◆ Exercise ◆
Among the records below, how many lines contain the word "vote"? The answer is a single number.

◆ Provided information ◆
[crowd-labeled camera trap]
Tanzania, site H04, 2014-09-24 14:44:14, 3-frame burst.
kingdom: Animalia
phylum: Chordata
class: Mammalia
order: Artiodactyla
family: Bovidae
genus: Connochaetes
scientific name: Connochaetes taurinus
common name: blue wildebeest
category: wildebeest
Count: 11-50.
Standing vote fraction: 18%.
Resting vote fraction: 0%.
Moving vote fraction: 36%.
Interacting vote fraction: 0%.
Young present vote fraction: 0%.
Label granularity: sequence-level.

==

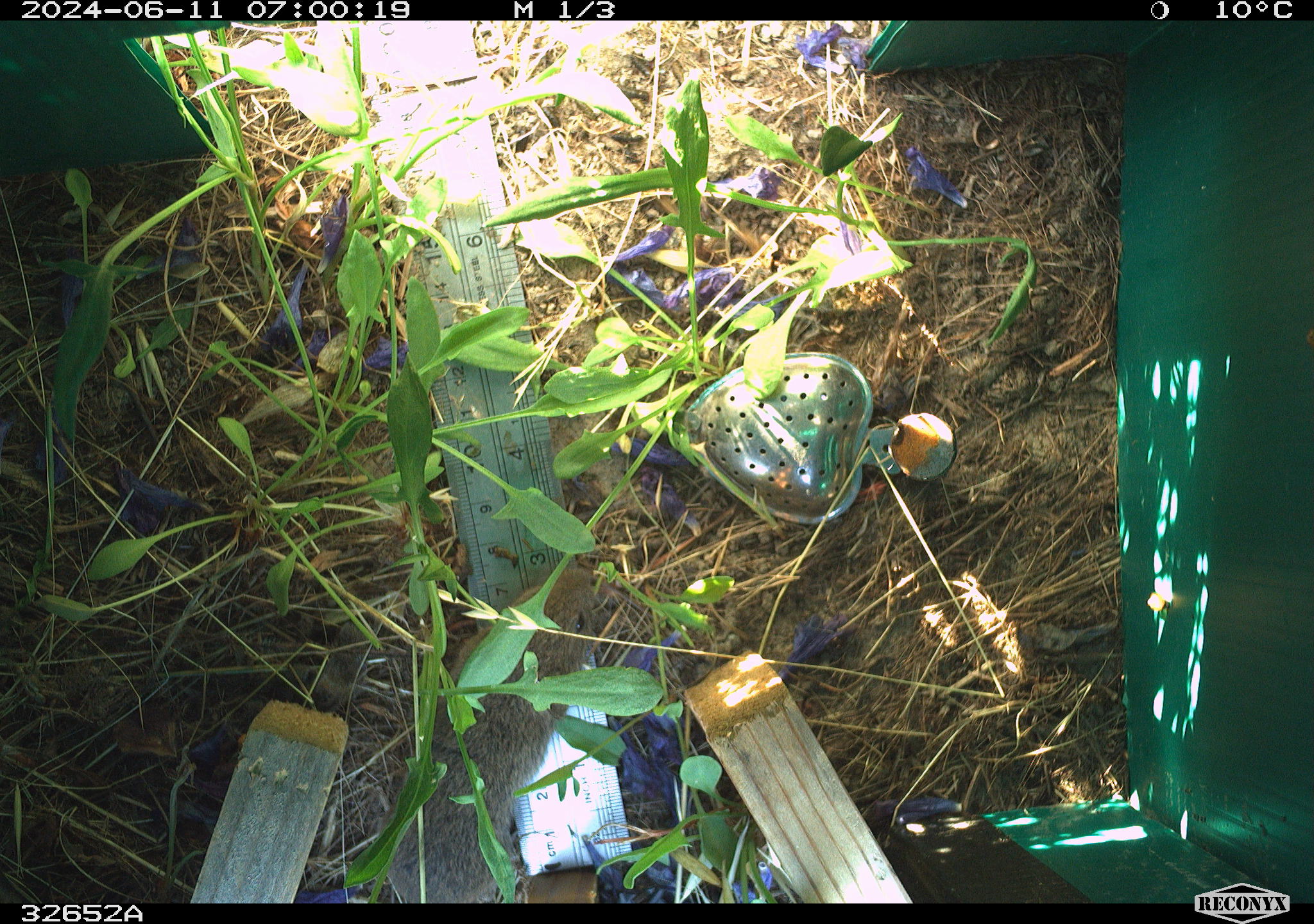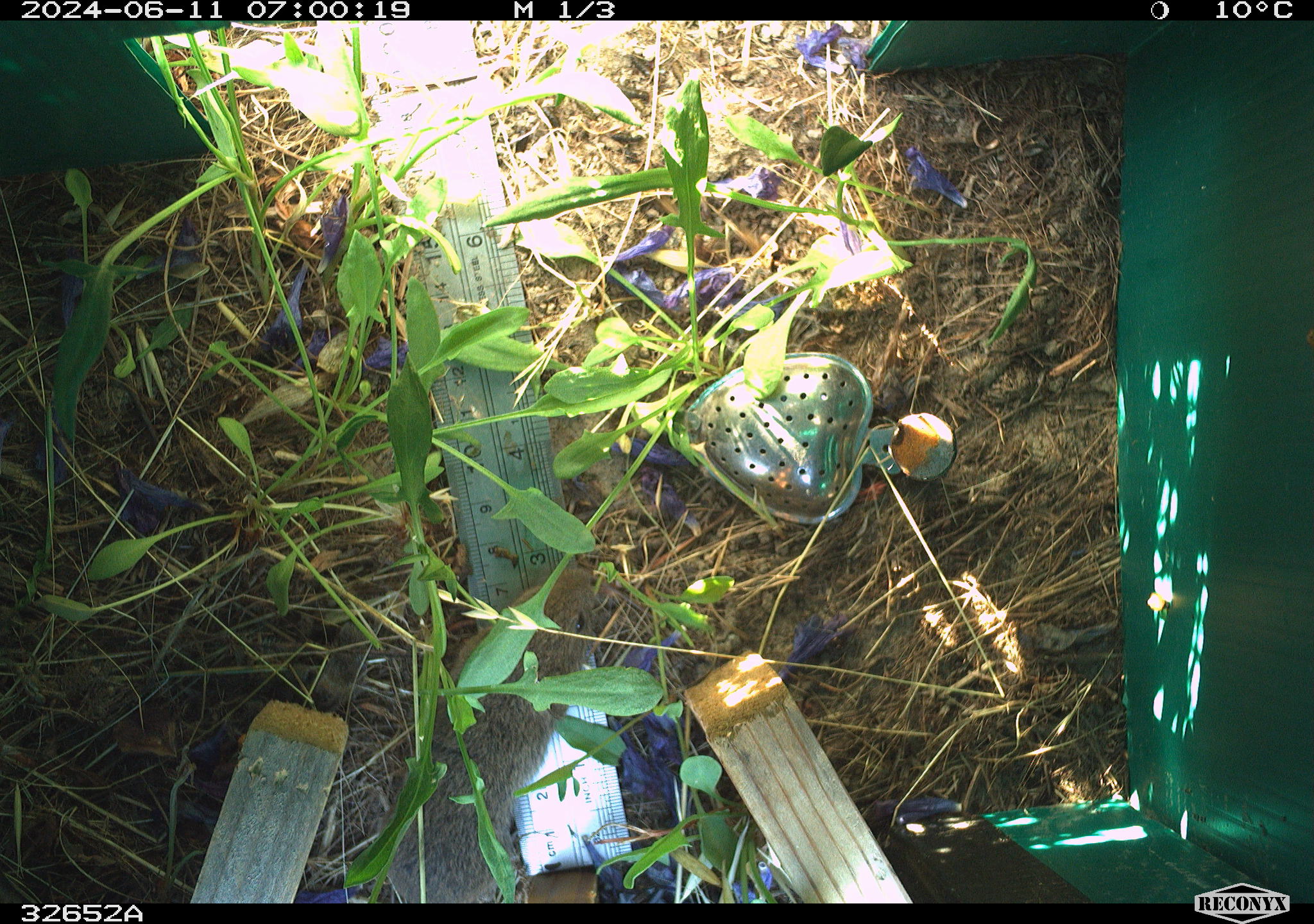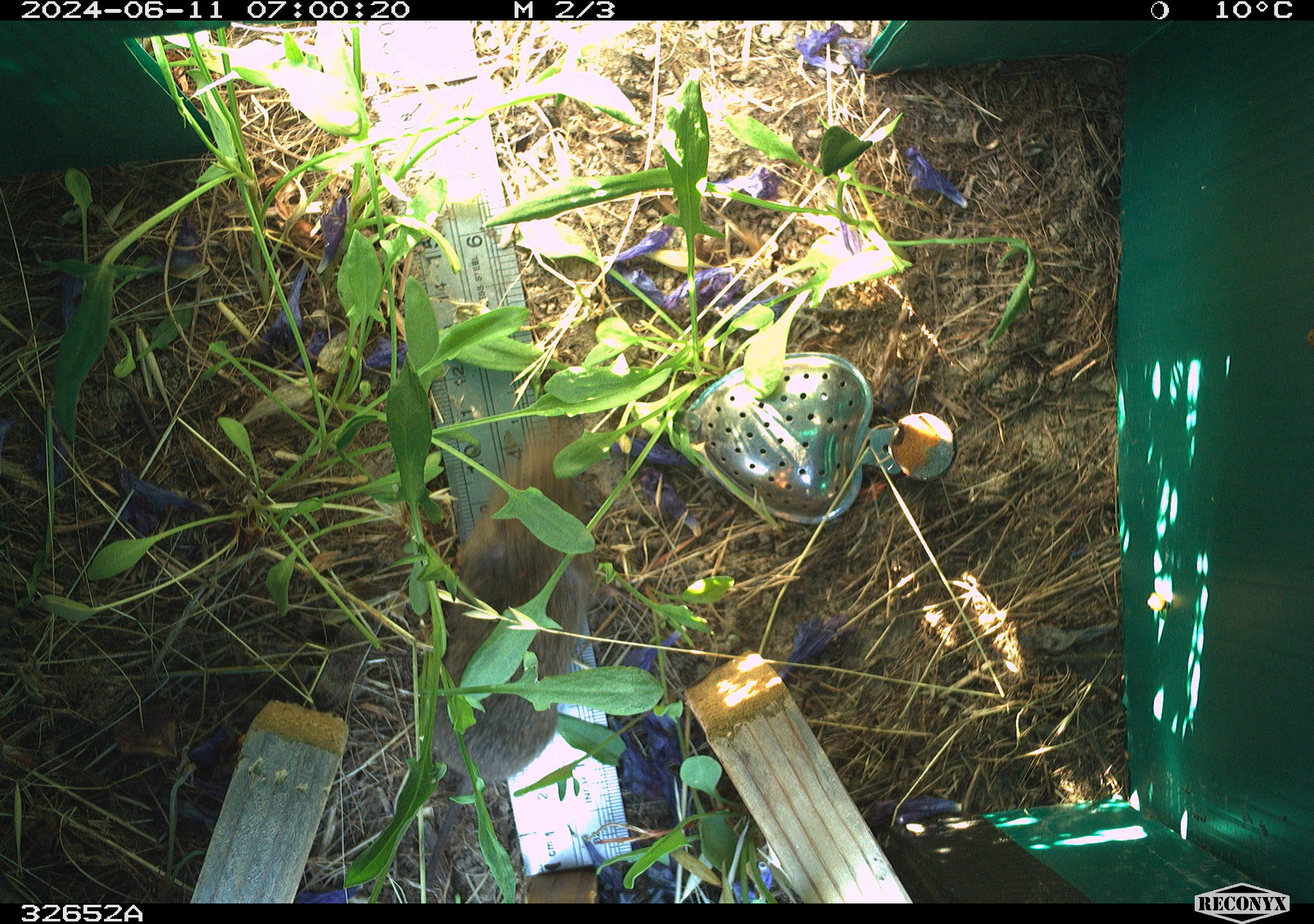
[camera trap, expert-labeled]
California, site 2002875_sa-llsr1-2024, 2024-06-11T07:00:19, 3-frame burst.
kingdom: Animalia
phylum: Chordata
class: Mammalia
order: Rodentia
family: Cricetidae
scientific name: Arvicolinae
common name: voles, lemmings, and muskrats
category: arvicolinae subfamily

==

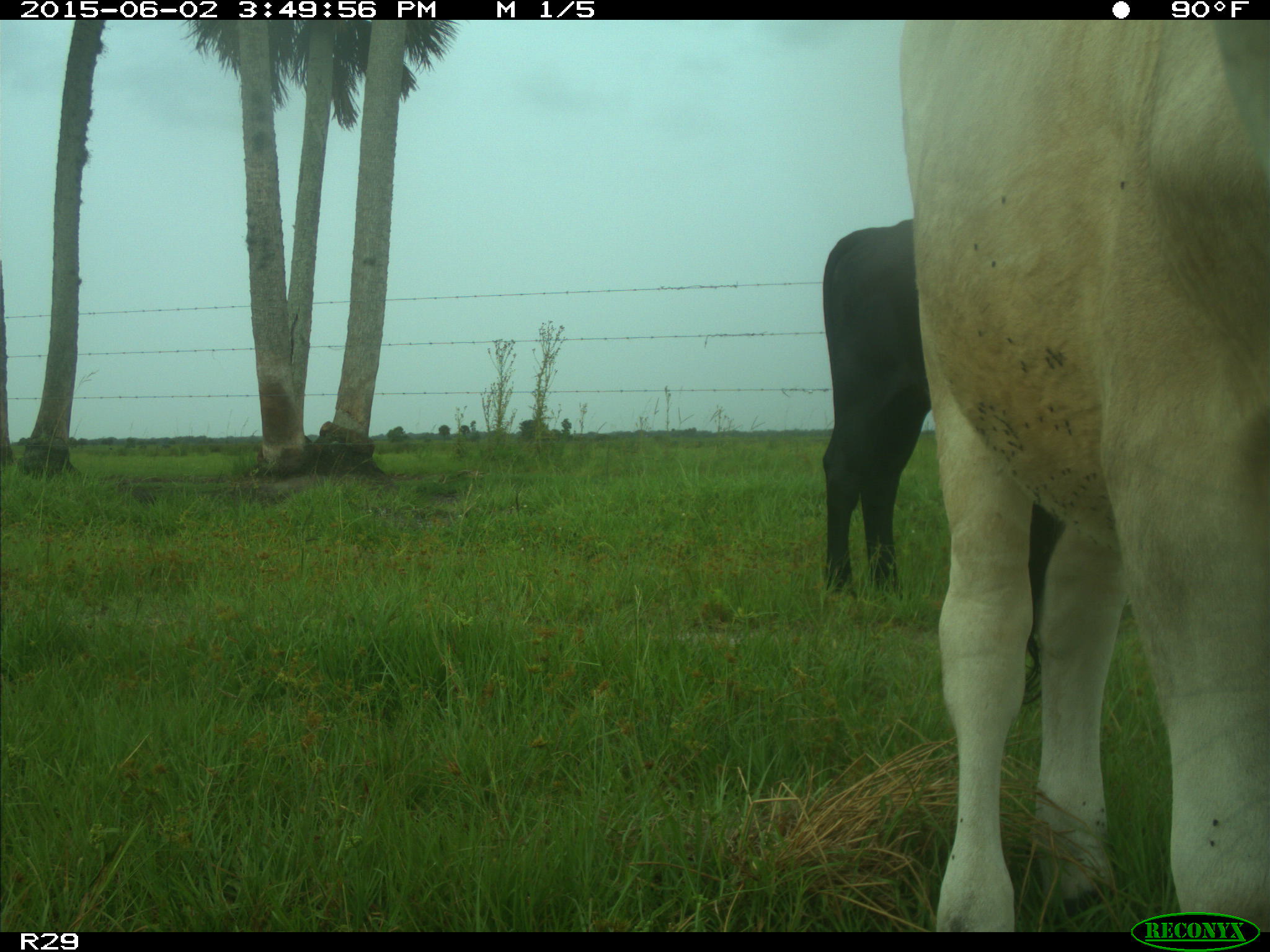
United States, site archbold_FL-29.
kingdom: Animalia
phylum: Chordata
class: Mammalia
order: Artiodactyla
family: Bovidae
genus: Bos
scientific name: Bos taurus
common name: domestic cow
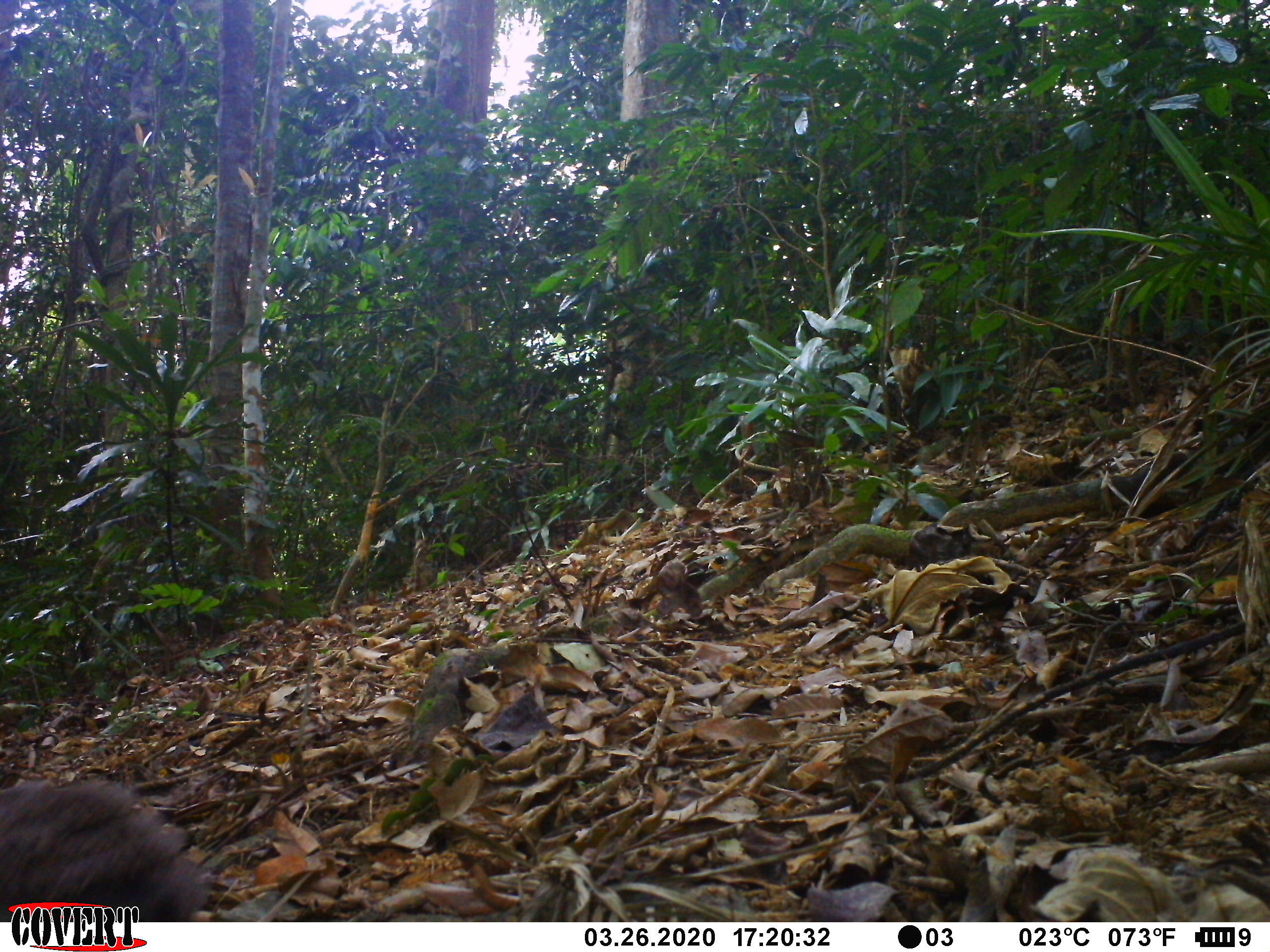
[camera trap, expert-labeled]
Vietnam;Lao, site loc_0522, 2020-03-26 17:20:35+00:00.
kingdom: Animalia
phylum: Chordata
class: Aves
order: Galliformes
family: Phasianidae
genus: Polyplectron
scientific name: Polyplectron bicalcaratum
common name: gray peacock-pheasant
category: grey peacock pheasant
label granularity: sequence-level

◆ Finished task ◆
5